The summer of 1995 I took two trips up there. The first was with our whole family. All four of us were on one canoe. Lori was in the front and I was in the back. Our two nine year old children Scott and Sarah were in the middle.
We all enjoyed the beautiful scenery that trip. It was the one Boundary Waters Trip we took together as a family.
Two months later, my best friend at the time, Allan and I took our first trip together. We chose to go on the same route as our family had taken earlier. But this time everything looked different. A forest fire had swept through that area the month before. Everything was black – the ground, the stones, and all the dead trees. There was nothing growing anyplace around there. It was sickening.

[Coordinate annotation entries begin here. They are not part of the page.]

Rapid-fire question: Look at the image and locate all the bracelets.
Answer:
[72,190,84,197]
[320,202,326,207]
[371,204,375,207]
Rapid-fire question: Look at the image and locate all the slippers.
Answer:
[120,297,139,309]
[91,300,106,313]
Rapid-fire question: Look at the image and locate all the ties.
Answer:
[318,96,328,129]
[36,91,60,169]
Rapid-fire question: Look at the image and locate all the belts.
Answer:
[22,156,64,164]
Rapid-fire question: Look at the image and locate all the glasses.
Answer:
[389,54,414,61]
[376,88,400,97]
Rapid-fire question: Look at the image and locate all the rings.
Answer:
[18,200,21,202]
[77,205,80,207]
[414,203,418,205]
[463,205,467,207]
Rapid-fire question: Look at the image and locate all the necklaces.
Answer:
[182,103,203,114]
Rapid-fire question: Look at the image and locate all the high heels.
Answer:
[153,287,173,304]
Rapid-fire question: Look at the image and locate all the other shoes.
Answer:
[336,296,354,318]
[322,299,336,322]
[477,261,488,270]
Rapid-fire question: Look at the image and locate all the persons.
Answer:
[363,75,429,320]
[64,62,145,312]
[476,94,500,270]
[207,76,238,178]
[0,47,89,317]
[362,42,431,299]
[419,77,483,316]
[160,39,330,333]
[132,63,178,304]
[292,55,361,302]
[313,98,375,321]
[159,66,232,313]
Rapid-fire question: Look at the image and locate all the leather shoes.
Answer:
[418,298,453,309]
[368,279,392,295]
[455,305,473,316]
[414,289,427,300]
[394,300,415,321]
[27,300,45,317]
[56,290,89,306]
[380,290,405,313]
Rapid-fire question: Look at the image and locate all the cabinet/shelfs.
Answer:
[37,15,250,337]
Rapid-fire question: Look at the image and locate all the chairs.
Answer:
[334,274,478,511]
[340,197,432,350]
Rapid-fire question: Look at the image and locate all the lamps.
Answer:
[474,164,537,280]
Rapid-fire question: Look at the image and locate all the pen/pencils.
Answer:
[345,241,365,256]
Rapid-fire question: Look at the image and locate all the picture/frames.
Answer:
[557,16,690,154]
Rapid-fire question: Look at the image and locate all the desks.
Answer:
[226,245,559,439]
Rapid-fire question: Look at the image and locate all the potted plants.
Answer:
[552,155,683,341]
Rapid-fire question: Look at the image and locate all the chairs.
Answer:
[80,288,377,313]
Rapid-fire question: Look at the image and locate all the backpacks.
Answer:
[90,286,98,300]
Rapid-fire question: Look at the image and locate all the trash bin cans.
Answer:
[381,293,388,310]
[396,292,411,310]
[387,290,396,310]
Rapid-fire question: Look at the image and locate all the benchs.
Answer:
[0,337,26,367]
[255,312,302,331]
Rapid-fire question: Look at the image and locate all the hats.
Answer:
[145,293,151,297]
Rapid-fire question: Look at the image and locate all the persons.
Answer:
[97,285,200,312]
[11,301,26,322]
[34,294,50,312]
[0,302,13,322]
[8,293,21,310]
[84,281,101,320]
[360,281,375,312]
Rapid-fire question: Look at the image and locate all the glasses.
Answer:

The amazing thing is what we found when Allan and I returned a few years later. The black was returning to green. The dead trees were making way for new living trees and bushes and grasses. That’s God’s way. God restores with our help.
When we cause damage to God’s creation, God works with us to restore it.
Someday everything will be restored. That will be heaven on earth.
We can look forward to living in that restored world.
Heaven is not about our escape from this world.
Heaven is about God’s restoration of the world.
We have a part to play.
Let’s help God bring in their kindom on earth just as it is in heaven.
I’m going to end each of the messages this month with a time for you to make some suggestions about how we can respond to our changing climate, the work that we can do to bring God’s kindom to earth, to restore this world to God’s intention. What are some specific things that you are doing or that you would like to do?